*** Begin section ***
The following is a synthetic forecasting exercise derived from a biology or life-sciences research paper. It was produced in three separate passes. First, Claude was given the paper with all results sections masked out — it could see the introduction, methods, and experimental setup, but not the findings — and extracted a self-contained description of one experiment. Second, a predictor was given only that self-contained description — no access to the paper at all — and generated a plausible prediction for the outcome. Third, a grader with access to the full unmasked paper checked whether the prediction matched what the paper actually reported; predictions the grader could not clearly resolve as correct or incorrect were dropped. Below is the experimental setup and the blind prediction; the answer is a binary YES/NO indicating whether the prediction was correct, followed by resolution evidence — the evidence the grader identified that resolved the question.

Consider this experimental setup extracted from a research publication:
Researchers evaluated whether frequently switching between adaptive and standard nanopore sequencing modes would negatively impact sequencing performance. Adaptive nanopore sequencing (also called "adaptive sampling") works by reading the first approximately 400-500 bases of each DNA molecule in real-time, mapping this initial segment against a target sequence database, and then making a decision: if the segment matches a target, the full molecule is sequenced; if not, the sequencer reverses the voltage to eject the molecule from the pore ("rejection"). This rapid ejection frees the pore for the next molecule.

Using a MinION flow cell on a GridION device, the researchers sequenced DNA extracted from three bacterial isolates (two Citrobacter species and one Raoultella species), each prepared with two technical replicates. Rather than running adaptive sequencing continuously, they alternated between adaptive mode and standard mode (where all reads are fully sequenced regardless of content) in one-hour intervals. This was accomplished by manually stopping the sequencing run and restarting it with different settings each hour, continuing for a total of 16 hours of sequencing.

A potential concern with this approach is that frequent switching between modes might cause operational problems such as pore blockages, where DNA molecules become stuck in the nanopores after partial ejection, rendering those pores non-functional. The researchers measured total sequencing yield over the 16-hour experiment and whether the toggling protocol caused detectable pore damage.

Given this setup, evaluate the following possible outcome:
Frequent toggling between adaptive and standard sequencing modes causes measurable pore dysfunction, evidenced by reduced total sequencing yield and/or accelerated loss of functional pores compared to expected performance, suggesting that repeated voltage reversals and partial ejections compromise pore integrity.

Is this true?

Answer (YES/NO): NO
*** End section ***
**What you should do**
Reproduce the material above. Do not change a word.

**Result**
The following is a synthetic forecasting exercise derived from a biology or life-sciences research paper. It was produced in three separate passes. First, Claude was given the paper with all results sections masked out — it could see the introduction, methods, and experimental setup, but not the findings — and extracted a self-contained description of one experiment. Second, a predictor was given only that self-contained description — no access to the paper at all — and generated a plausible prediction for the outcome. Third, a grader with access to the full unmasked paper checked whether the prediction matched what the paper actually reported; predictions the grader could not clearly resolve as correct or incorrect were dropped. Below is the experimental setup and the blind prediction; the answer is a binary YES/NO indicating whether the prediction was correct, followed by resolution evidence — the evidence the grader identified that resolved the question.

Consider this experimental setup extracted from a research publication:
Researchers evaluated whether frequently switching between adaptive and standard nanopore sequencing modes would negatively impact sequencing performance. Adaptive nanopore sequencing (also called "adaptive sampling") works by reading the first approximately 400-500 bases of each DNA molecule in real-time, mapping this initial segment against a target sequence database, and then making a decision: if the segment matches a target, the full molecule is sequenced; if not, the sequencer reverses the voltage to eject the molecule from the pore ("rejection"). This rapid ejection frees the pore for the next molecule.

Using a MinION flow cell on a GridION device, the researchers sequenced DNA extracted from three bacterial isolates (two Citrobacter species and one Raoultella species), each prepared with two technical replicates. Rather than running adaptive sequencing continuously, they alternated between adaptive mode and standard mode (where all reads are fully sequenced regardless of content) in one-hour intervals. This was accomplished by manually stopping the sequencing run and restarting it with different settings each hour, continuing for a total of 16 hours of sequencing.

A potential concern with this approach is that frequent switching between modes might cause operational problems such as pore blockages, where DNA molecules become stuck in the nanopores after partial ejection, rendering those pores non-functional. The researchers measured total sequencing yield over the 16-hour experiment and whether the toggling protocol caused detectable pore damage.

Given this setup, evaluate the following possible outcome:
Frequent toggling between adaptive and standard sequencing modes causes measurable pore dysfunction, evidenced by reduced total sequencing yield and/or accelerated loss of functional pores compared to expected performance, suggesting that repeated voltage reversals and partial ejections compromise pore integrity.

Is this true?

Answer (YES/NO): NO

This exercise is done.